BGG resolutions and generalized BGG resolutions from representation theory of semisimple Lie algebras have been generalized to sequences of invariant differential operators on manifolds endowed with a geometric structure belonging to the family of parabolic geometries. Two of these structures, occur as conformal structures and projective structures occur as weakenings of a Riemannian metric respectively of a specified torsion-free connection on the tangent bundle. In particular, one obtains BGG sequences on open subsets of $\Bbb R^n$ as very special cases of the construction. It turned out that several examples of the latter sequences are of interest in applied mathematics, since they can be used to construct numerical methods to study operators relevant for elasticity theory, numerical relativity and related fields. This article is intended to provide an intermediate level between BGG sequences for parabolic geometries and the case of domains in $\Bbb R^n$. We provide a construction of conformal BGG sequences on Riemannian manifolds and of projective BGG sequences on manifolds endowed with a volume preserving linear connection on their tangent bundle. These constructions do not need any input from parabolic geometries. Except from standard differential geometry methods the only deeper input comes from representation theory. So one can either view the results as a simplified version of the constructions for parabolic geometries in an explicit form. Alternatively, one can view them as providing an extension of the simplified constructions for domains in $\Bbb R^n$ to general Riemannian manifolds or to manifolds endowed with an appropriate connection on the tangent bundle.

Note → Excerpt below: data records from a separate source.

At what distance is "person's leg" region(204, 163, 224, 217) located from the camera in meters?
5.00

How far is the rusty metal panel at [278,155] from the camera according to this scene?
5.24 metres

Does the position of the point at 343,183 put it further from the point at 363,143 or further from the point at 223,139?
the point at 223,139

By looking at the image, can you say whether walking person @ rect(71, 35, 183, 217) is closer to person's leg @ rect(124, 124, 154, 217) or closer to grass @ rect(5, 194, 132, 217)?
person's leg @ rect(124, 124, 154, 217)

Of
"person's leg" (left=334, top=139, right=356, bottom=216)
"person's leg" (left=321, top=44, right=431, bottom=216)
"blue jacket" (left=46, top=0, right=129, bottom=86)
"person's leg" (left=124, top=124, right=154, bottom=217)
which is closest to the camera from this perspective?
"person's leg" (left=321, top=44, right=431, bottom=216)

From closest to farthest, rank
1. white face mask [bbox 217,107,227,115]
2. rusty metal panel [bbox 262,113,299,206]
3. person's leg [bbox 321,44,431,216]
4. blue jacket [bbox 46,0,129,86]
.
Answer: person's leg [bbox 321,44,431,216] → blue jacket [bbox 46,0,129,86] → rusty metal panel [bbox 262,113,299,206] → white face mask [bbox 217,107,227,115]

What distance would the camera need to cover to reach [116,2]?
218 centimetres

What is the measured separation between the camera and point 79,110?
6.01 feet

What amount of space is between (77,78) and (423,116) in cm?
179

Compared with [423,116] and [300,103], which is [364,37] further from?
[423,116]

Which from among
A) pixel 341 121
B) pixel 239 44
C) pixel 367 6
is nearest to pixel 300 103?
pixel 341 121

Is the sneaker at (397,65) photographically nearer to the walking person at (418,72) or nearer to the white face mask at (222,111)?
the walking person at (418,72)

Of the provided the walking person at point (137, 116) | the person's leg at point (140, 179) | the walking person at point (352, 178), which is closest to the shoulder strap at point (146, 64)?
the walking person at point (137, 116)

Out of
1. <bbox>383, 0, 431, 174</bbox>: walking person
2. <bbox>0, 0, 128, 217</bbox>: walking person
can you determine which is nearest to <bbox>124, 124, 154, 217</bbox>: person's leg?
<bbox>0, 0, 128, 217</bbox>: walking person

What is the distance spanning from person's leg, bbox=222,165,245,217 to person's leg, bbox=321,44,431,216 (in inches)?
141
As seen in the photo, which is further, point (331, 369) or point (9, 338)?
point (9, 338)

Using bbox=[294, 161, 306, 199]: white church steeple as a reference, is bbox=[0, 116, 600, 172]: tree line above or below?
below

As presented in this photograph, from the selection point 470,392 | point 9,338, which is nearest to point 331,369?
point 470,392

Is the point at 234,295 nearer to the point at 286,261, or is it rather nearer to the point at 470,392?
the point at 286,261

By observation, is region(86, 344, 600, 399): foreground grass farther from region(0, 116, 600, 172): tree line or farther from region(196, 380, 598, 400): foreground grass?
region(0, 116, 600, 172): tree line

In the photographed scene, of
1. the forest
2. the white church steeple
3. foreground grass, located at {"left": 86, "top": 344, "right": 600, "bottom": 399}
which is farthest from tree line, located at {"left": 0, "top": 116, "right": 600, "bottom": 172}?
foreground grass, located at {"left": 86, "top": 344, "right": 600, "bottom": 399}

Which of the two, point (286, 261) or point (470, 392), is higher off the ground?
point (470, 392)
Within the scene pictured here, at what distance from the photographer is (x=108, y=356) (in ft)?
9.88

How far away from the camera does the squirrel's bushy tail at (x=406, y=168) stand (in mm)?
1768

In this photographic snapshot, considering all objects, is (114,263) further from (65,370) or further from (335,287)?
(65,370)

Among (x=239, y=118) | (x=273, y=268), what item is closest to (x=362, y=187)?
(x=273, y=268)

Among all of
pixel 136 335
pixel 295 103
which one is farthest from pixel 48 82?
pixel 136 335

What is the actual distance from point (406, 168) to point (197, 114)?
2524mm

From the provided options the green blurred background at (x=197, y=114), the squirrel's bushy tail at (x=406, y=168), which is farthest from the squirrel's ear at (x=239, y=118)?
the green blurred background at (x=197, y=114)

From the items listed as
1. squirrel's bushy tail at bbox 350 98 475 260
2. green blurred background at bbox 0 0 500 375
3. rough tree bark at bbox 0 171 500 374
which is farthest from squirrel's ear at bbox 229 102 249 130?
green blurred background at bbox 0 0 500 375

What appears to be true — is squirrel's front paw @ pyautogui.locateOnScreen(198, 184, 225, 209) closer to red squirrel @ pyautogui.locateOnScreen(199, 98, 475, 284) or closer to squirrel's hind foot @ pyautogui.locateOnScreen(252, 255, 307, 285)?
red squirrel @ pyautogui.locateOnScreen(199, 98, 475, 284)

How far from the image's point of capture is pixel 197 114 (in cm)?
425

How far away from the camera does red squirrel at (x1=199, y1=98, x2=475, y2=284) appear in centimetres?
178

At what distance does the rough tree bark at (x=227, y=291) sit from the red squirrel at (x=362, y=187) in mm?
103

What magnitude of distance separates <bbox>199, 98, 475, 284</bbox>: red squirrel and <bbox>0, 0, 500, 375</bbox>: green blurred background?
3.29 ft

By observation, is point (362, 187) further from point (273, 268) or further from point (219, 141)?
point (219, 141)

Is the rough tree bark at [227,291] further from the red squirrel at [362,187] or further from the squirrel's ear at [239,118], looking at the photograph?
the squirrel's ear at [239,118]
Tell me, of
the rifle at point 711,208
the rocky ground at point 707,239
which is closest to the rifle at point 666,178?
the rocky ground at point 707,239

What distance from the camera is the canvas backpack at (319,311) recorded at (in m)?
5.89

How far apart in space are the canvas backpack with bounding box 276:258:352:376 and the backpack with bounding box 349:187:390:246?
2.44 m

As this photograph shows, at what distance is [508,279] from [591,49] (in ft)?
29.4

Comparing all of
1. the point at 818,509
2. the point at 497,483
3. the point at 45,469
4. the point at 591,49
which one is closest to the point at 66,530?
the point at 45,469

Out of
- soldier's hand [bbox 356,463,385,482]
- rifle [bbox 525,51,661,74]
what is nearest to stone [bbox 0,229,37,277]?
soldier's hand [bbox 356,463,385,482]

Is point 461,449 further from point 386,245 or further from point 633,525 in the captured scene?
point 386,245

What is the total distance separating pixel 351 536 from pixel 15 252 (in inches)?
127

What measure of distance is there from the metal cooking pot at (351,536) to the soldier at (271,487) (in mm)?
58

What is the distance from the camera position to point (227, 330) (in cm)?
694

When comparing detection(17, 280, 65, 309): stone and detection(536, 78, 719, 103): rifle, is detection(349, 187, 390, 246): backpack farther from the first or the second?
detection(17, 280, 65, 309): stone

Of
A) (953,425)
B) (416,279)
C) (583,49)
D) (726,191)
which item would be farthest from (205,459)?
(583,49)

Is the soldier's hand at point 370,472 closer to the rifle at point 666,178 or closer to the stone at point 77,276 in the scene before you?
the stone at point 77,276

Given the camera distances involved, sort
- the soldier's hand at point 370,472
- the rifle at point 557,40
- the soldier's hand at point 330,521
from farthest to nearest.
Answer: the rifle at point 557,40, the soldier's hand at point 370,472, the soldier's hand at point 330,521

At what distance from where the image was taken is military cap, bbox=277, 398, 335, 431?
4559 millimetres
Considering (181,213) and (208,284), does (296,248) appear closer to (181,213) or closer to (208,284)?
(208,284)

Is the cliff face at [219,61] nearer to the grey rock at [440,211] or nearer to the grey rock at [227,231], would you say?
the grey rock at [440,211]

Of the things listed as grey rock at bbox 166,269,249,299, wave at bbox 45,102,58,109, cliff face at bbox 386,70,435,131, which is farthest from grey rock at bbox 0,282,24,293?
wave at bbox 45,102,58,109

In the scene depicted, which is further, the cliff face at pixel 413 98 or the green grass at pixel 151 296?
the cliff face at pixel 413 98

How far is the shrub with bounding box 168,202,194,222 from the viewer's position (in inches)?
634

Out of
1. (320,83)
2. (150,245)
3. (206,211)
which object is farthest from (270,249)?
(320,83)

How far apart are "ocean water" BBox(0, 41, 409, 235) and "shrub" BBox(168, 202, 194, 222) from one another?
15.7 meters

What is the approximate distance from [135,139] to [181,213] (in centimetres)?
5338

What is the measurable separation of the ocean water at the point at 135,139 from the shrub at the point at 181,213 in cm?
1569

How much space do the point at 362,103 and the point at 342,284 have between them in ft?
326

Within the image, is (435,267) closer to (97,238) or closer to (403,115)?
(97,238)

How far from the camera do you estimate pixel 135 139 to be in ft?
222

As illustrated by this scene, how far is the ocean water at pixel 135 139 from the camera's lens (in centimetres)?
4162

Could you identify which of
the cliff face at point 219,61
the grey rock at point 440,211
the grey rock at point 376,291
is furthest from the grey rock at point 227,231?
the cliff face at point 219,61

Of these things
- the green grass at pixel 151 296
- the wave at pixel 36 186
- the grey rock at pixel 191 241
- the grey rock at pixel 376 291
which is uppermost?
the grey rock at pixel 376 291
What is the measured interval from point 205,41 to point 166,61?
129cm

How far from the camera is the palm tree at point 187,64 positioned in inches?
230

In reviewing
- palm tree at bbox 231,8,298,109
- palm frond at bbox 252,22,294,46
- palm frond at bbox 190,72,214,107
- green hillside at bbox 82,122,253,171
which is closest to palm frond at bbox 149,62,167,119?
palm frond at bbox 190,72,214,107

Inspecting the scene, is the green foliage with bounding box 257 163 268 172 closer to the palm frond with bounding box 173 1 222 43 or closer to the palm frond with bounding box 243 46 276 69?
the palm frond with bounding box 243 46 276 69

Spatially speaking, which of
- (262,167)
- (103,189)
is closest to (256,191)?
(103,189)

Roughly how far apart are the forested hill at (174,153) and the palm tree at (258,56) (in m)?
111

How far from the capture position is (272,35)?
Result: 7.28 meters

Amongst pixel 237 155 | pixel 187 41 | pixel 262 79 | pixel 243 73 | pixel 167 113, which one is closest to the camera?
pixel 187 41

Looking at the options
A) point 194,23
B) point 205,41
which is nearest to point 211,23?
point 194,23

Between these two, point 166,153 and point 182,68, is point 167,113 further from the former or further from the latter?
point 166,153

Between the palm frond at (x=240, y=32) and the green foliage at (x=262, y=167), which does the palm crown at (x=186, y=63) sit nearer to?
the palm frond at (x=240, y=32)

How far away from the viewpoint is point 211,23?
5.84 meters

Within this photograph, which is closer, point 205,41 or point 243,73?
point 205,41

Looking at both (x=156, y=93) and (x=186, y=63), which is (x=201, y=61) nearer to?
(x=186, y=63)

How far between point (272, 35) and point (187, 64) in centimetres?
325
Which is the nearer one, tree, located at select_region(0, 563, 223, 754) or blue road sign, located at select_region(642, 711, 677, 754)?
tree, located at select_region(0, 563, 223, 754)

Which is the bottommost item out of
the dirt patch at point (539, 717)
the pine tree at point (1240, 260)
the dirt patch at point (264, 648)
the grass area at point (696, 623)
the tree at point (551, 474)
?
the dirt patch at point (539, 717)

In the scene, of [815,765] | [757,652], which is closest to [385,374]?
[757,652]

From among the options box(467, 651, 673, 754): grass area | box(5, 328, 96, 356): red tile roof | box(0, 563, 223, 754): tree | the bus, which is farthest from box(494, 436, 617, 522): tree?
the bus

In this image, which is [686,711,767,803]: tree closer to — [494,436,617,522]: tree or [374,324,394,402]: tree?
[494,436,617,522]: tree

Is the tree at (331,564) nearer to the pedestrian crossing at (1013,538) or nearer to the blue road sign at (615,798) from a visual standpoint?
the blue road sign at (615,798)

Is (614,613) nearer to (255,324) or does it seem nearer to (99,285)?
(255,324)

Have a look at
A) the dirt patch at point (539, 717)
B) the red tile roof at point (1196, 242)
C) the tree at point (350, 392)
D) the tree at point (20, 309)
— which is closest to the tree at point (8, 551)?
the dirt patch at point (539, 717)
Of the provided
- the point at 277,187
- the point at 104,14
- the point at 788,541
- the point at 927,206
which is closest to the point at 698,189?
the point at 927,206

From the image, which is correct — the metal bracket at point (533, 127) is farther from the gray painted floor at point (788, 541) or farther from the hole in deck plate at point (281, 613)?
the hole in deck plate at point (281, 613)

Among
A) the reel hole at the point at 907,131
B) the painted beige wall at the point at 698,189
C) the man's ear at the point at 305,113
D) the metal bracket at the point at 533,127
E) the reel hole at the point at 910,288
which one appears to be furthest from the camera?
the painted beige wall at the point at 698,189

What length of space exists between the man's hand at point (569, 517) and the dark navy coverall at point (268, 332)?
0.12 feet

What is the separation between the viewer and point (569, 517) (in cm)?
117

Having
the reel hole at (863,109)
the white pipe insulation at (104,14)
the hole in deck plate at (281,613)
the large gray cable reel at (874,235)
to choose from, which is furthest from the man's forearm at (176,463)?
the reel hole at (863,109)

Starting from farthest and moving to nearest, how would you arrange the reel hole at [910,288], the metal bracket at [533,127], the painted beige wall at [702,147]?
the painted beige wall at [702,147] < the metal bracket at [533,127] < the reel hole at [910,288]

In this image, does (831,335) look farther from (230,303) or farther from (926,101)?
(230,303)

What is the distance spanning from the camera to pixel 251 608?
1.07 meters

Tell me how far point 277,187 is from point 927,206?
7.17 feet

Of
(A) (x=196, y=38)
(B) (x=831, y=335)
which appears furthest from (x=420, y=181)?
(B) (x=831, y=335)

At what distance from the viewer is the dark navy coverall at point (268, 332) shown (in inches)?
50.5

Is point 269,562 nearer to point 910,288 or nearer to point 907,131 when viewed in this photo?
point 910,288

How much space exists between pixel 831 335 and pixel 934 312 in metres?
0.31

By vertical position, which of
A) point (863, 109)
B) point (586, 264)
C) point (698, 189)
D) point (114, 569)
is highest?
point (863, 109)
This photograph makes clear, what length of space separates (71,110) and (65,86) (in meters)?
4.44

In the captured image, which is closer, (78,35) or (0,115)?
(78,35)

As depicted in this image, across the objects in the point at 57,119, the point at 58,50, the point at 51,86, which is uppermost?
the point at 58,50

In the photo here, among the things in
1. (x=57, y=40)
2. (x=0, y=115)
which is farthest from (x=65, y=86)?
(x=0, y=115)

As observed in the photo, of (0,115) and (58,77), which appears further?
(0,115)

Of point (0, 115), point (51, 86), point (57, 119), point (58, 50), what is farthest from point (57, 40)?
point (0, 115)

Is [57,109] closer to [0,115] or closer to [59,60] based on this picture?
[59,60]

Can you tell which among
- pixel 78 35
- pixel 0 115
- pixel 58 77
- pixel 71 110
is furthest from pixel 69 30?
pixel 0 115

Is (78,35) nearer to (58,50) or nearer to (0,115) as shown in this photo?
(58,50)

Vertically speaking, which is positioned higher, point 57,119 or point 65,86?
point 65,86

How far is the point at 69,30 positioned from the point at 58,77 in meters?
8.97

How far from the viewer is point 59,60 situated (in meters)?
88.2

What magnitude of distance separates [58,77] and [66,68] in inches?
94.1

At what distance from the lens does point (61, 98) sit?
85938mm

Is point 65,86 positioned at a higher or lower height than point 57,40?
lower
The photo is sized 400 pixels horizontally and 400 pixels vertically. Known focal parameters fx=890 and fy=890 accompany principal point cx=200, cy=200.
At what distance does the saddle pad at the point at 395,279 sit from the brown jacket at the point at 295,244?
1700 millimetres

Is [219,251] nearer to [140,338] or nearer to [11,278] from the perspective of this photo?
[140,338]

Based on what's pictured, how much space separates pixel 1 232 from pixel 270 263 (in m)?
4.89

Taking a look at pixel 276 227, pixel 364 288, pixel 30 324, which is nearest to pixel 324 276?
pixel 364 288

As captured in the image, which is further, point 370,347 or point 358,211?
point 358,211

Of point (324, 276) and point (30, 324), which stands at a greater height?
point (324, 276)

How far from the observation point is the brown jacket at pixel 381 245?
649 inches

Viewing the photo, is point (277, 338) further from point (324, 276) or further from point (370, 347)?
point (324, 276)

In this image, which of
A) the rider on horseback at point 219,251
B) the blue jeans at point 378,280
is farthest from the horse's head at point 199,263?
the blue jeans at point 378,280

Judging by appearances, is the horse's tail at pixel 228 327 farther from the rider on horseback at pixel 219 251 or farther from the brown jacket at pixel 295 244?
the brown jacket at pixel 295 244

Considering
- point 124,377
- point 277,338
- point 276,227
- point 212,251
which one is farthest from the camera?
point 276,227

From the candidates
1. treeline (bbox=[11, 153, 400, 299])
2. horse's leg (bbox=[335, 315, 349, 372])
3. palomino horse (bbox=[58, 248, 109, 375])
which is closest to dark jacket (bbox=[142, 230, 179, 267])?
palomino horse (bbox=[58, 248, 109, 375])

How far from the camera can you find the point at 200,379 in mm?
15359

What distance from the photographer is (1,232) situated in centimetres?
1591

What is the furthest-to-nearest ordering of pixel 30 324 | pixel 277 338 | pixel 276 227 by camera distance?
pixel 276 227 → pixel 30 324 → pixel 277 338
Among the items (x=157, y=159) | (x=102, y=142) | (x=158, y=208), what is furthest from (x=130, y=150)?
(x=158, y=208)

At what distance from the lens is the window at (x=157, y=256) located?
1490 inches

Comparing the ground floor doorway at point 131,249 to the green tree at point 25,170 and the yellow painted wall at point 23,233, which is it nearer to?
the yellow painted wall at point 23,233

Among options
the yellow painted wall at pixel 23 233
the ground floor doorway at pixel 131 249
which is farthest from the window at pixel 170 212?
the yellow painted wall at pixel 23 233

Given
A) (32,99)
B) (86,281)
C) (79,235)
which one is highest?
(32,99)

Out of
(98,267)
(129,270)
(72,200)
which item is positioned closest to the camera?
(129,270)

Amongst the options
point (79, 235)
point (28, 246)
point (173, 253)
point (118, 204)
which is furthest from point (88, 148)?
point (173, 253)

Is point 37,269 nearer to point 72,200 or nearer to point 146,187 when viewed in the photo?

来自半单李代数（semisimple Lie algebras）表示论的BGG分解（BGG resolutions）与广义BGG分解（generalized BGG resolutions），已被推广至赋予了属于抛物几何（parabolic geometries）族的几何结构的流形上的不变微分算子序列。其中两类结构分别为共形结构（conformal structures）与射影结构（projective structures），二者分别对应黎曼度量（Riemannian metric）与切丛（tangent bundle）上指定无挠联络（torsion-free connection）的弱化形式。特别地，作为该构造的极特殊情形，可在$Bbb R^n$的开子集上得到BGG序列。后续研究表明，这类序列的若干实例在应用数学中颇具研究价值，因其可用于构建数值方法，以研究与弹性力学（elasticity theory）、数值相对论（numerical relativity）及相关领域相关的算子。本文旨在搭建介于抛物几何框架下的BGG序列与$Bbb R^n$区域情形之间的中间理论层级。我们将构造黎曼流形上的共形BGG序列，以及切丛配备保体积线性联络（volume preserving linear connection）的流形上的射影BGG序列。此类构造无需借助抛物几何的相关前置知识，除标准微分几何方法外，仅需表示论作为深层理论支撑。因此，本文所得结论既可视为抛物几何构造的显式简化版本，也可看作将$Bbb R^n$区域的简化构造推广至一般黎曼流形，抑或推广至切丛上配备恰当联络的流形。